The Problem
Every week I solve some obscure Intune issue or figure out why a Conditional Access policy is silently failing, and then six months later I hit the exact same problem and have to solve it from scratch. Like a goldfish with a PowerShell window open.
I’ve been meaning to start writing things down for ages. The problem was never motivation — it was friction. If publishing a post requires more than dumping a markdown file into a folder, it’s never going to happen. I know myself well enough to accept that.
The Setup
So I built the laziest publishing pipeline I could:
- Hugo as the static site generator — fast, no runtime dependencies, Markdown in, HTML out
- Cloudflare Pages for hosting — push to main, site deploys automatically
- Claude Code as the editorial pipeline — I write rough notes, it expands them into proper posts, handles the front matter, and commits everything
The workflow looks like this:
- Brain dump into a Markdown file in the
drafts/folder - Claude Code picks it up, expands it based on the
expand:flag in the front matter, and formats it properly - Hugo builds the site
- Cloudflare Pages deploys it
- Done
No CMS. No database. No WordPress plugin updates at 2am. Just Markdown files and git.
What You’ll Find Here
Posts come in two flavours:
- Blog — the long-form technical deep dives. Proper context, explanation of why things work the way they do, step-by-step where it matters.

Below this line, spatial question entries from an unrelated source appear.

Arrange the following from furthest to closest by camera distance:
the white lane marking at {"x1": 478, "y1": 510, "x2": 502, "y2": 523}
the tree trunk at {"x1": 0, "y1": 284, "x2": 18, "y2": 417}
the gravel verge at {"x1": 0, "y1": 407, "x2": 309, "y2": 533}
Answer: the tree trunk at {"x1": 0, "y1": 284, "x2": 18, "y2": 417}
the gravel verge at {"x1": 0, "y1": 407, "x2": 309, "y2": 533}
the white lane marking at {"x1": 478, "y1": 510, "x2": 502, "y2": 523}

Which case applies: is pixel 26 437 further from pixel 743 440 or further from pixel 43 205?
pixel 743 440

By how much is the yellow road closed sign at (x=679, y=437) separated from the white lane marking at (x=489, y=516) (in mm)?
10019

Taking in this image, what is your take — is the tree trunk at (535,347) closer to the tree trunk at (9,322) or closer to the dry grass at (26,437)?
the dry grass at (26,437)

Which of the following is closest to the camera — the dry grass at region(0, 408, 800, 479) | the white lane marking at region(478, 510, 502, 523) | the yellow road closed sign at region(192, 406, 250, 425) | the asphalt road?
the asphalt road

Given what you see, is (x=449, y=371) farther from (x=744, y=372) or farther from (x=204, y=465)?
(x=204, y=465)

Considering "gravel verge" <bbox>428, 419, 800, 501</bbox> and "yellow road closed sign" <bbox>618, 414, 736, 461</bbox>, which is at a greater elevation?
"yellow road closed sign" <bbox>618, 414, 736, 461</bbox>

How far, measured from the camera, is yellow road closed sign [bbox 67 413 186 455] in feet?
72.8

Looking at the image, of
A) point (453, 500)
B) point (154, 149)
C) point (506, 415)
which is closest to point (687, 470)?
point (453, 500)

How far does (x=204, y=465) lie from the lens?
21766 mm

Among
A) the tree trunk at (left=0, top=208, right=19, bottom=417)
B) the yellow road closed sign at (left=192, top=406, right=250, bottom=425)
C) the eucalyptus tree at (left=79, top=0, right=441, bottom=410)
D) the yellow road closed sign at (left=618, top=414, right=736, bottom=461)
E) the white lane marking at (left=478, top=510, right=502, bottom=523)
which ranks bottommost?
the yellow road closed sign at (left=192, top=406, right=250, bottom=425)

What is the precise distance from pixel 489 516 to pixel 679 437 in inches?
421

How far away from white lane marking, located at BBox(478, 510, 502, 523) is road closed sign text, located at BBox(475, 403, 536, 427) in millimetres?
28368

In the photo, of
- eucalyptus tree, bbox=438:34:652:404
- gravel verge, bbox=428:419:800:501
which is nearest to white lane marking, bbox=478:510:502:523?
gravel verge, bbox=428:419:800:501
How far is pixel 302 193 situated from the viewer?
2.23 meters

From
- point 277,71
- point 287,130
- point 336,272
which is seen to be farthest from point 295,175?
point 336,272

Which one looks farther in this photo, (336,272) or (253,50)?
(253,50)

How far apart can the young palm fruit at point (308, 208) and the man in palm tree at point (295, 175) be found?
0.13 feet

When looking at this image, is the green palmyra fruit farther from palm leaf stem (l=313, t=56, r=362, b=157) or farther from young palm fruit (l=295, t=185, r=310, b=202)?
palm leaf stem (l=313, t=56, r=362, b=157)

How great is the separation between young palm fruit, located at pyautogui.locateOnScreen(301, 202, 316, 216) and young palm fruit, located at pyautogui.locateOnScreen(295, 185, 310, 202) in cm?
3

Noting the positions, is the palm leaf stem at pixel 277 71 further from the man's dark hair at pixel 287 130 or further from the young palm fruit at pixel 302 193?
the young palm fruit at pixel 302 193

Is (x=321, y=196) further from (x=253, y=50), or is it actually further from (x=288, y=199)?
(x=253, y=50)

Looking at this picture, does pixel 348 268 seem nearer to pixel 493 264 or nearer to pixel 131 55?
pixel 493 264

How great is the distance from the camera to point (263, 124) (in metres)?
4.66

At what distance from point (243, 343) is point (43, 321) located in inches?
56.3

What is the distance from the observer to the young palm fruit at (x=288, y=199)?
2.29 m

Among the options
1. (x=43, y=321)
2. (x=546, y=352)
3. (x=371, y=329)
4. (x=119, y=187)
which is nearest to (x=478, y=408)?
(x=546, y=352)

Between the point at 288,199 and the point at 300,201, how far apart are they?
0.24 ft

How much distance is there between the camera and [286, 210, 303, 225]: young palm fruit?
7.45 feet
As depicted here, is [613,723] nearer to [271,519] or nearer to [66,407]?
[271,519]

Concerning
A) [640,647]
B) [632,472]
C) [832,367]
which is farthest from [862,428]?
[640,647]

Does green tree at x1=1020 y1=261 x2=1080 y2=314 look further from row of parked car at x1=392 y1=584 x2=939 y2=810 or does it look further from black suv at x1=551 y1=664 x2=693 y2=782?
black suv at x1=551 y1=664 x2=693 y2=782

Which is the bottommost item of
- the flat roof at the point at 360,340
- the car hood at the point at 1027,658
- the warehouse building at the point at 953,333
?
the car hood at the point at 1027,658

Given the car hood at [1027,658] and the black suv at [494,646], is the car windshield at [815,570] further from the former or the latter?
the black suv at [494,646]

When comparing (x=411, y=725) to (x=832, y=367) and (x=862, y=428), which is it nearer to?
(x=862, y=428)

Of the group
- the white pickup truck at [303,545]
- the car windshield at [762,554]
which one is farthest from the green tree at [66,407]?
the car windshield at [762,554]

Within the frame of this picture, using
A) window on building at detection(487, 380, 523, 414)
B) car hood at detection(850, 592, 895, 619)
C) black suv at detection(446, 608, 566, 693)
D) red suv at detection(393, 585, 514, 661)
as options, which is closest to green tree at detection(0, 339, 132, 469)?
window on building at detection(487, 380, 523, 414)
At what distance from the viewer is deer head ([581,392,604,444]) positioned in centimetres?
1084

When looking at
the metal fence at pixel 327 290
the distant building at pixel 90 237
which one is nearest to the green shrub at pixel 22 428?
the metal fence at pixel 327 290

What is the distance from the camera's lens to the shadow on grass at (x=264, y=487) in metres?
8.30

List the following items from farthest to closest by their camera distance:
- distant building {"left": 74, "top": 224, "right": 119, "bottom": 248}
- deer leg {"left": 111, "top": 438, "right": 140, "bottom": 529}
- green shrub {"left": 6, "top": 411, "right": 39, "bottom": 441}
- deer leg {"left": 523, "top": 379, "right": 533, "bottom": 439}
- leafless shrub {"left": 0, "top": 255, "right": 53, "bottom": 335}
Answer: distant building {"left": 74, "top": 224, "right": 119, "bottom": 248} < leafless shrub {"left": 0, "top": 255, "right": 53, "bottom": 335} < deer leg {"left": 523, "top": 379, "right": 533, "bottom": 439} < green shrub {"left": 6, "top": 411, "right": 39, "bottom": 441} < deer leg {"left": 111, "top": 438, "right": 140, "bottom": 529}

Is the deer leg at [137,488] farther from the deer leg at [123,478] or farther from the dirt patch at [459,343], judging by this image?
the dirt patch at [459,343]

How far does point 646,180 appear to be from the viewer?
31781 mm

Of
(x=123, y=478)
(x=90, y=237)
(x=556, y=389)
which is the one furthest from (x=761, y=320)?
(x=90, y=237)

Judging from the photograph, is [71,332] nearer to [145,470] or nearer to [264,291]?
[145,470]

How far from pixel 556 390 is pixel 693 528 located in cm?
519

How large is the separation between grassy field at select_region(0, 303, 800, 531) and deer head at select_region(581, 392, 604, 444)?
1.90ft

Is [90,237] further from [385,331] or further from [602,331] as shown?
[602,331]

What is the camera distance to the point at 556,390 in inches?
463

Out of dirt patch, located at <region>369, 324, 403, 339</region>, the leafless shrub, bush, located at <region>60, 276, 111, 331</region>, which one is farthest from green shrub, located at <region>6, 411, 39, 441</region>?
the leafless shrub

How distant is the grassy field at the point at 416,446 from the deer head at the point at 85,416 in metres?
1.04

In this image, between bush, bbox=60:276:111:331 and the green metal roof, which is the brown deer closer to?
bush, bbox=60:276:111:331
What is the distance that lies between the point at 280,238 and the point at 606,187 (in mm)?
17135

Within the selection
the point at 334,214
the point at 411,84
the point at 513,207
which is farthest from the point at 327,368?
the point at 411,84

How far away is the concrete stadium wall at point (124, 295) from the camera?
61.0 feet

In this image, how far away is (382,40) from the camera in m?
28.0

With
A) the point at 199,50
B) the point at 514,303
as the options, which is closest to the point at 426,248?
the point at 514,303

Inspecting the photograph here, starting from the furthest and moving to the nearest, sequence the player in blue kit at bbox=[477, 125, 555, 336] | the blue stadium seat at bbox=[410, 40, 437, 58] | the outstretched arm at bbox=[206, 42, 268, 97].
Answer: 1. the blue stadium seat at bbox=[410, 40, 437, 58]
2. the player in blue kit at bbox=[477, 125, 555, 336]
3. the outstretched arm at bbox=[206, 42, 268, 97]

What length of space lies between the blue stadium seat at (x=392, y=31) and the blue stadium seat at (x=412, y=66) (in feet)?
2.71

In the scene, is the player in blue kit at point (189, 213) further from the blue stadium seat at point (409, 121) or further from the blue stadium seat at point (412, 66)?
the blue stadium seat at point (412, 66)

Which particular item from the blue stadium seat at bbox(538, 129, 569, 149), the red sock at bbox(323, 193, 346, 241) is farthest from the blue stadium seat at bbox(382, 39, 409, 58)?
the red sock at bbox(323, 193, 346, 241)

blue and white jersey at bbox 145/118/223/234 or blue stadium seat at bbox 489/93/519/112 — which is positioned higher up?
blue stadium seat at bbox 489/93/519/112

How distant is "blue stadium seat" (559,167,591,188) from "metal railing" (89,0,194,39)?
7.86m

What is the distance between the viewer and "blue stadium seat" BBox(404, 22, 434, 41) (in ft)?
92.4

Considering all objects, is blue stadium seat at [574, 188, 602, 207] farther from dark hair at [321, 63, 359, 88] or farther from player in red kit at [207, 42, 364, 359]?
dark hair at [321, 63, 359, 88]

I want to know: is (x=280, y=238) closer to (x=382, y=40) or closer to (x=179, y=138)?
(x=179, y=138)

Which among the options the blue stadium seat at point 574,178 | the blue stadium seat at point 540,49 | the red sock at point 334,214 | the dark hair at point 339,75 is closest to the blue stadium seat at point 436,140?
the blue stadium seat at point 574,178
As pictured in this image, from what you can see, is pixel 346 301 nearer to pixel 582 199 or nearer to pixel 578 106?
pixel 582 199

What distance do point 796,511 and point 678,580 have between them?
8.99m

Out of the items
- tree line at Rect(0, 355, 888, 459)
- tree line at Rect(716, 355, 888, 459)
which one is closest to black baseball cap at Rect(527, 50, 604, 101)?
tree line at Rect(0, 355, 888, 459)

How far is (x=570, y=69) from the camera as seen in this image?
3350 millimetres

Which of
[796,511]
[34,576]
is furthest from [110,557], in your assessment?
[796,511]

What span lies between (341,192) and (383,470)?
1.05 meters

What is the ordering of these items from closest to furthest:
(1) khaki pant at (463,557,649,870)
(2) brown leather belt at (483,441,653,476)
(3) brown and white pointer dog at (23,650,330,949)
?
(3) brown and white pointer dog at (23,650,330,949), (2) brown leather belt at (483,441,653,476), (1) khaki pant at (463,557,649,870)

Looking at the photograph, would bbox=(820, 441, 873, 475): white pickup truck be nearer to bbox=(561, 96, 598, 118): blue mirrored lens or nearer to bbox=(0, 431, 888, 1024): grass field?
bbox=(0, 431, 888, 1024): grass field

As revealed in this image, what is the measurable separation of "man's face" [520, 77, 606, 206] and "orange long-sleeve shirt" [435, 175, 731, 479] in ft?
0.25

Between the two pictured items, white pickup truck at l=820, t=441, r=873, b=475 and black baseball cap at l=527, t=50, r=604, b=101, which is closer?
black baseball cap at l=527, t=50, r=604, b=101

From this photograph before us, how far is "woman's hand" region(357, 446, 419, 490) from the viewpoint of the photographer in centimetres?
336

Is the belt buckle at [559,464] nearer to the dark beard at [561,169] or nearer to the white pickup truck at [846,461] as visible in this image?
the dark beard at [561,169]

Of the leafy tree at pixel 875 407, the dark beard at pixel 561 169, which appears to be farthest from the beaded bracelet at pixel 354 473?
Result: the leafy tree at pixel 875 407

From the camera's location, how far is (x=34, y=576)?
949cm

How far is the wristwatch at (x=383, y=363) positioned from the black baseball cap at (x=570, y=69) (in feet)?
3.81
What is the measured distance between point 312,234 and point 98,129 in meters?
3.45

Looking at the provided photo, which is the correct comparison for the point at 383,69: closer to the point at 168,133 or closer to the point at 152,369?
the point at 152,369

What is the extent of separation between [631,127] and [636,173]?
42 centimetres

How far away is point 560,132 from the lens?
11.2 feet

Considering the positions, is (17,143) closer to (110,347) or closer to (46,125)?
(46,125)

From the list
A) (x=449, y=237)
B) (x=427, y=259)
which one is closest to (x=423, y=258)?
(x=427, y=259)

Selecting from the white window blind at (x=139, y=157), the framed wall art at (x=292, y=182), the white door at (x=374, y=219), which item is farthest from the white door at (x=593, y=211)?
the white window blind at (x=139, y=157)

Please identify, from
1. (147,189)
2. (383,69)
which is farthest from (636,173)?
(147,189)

- Notes — the short ones. “Here’s the problem, here’s the fix, you’re welcome.” No padding required.
Most of what I write about lives in the Microsoft 365 and modern endpoint management space — Intune, Entra ID, Autopilot, Conditional Access, the occasional PowerShell abomination. The stuff that keeps MSP engineers employed and mildly frustrated.
The Theme
Custom-built. Dark mode, because we’re not animals. Monospace headings, because it feels right. Single column, no sidebar, no related posts widget, no cookie consent banner. Just the content.
If You’re Here From a Search Engine
Skip this post. Go straight to the posts — you’re probably looking for a specific fix and you’ve already wasted enough time getting here.
If you’re here because you know me: yes, the domain name was on purpose.